Dear Wayne: Enjoyed reading your essay about traveling in the car with your wife beside you. Congrats on saying that you enjoy being together. My beloved of 32 years do, too. However, I make the investment journey by myself. It’s just like any journey, it begins kinda scary, picks up speed as you learn the vehicle and signposts. The signpost you have for the expected end of your journey – your mid-80’s doesn’t sound to me, who is 84, healthy, adventuresome, and still learning, distant enough. Why not plan for mid-90’s, even l04 as was my Mother? The investment atmosphere now feels unplanned. We’re waiting, all investors, to see the effects of Trump. I’m hoping that X (steel), Northrup, and utilities, maybe Granite construction, do well, although I’m not ready yet to take cash to invest in those. What is your thinking? My watch list grows longer, just like a trip to an unknown destination, I’m excited to see what’s ahead. What about you?
Great article. My wife, and I, are within 5 years of full retirement age of social security. We have done similar assessment of our finances when we retire. We want to travel for a year throughout the United States and see this great nation. I believe we will cherish this time together. Maybe even find a new area to move to. Only time will tell. One thing is to have fun traveling together.

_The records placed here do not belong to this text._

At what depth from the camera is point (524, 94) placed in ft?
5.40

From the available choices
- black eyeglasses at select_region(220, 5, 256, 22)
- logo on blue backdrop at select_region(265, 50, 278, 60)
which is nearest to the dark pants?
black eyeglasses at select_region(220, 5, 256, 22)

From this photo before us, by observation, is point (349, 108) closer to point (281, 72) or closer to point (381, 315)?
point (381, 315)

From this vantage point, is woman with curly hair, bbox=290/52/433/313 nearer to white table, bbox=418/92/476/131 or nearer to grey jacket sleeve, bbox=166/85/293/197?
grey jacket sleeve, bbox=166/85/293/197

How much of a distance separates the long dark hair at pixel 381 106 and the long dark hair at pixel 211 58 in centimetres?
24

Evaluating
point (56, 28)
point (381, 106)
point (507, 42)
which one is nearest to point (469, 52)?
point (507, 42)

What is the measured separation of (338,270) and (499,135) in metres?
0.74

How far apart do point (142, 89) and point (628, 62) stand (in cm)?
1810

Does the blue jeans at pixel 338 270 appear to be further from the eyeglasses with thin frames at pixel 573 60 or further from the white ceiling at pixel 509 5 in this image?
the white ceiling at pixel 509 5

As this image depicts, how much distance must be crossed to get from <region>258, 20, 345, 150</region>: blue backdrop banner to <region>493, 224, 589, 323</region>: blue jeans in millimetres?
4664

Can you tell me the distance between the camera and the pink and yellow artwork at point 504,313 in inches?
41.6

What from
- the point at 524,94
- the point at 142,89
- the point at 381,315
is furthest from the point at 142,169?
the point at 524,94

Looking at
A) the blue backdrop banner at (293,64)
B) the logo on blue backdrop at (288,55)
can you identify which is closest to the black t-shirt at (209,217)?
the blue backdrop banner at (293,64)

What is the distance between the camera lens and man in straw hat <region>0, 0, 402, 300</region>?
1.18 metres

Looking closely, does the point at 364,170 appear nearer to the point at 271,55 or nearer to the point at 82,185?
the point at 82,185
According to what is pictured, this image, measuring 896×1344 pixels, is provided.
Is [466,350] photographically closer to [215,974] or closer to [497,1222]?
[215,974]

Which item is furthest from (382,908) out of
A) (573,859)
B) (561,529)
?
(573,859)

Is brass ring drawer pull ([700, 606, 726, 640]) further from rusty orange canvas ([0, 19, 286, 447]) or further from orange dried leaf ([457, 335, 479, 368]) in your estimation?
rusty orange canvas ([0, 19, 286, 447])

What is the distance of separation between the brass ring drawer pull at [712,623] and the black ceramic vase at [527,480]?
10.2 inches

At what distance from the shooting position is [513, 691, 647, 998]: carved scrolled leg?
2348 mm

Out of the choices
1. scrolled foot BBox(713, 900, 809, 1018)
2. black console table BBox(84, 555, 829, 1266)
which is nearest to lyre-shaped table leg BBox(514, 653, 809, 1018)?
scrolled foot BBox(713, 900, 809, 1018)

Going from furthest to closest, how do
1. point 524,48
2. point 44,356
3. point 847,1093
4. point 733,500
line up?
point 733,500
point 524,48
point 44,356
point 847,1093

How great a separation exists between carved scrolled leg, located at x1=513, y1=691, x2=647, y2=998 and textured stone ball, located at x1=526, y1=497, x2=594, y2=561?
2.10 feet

Can you make your spreadsheet available for us to fill in our situation?
Thanks Wayne. I’m a little late to the comment party but just wanted to share my appreciation for your piece. I’m a millennial and financial manager and track my current and projected net worth about once a month. The only way I can see a comfortable retirement is to assume real investment returns at 4+% to grow a seven figure nest egg and working til around 70, leaving 15 years of pure retirement. Very, very few of my friends and peers take retirement seriously, and I am actually quite frightened at how they will survive in old age. Good luck to us all!